Silently, Jenny began eating—she wasn’t sure when she and her father would get their next decent meal. Eight hours from now they would most likely be splitting a bag of chips and a stick of beef jerky. Her belly felt uncomfortably full, her tongue thick with syrup. Her father was going on and on about how great Iowa was going to be, how the John Deere plant paid fifteen dollars an hour, how they’d move into an apartment, but just for a while. Once they were settled they could move into a house where she would have her own room and a backyard. Jenny wanted to ask him if there would be a breakfast nook. It sounded so cozy and comfortable, a small corner of the kitchen, surrounded by sun-filled windows. But her stomach hurt and she didn’t want him to think that she approved of his plan in any way. Jenny licked her syrupy fingers one by one. “When do we leave?” she asked in resignation.

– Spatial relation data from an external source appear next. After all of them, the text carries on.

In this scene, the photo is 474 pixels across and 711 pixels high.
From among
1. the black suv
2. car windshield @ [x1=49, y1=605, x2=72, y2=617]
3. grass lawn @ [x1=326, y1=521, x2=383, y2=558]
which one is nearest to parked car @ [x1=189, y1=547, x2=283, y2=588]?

“How ’bout tonight?” her father asked, smiling broadly, his right cheek collapsing into a deep dimple that women loved. Then, leaning in so closely that she could smell sausage intermingled with this afternoon’s beer, he lowered his voice. “You run on home and start packing. I’ll pay and catch up with you in a few minutes. We got a bus to catch at midnight.”

Jenny knew that her father wasn’t going to pay for their supper, but at least he was letting her get out of the restaurant before embarrassing her to death. He was thoughtful that way.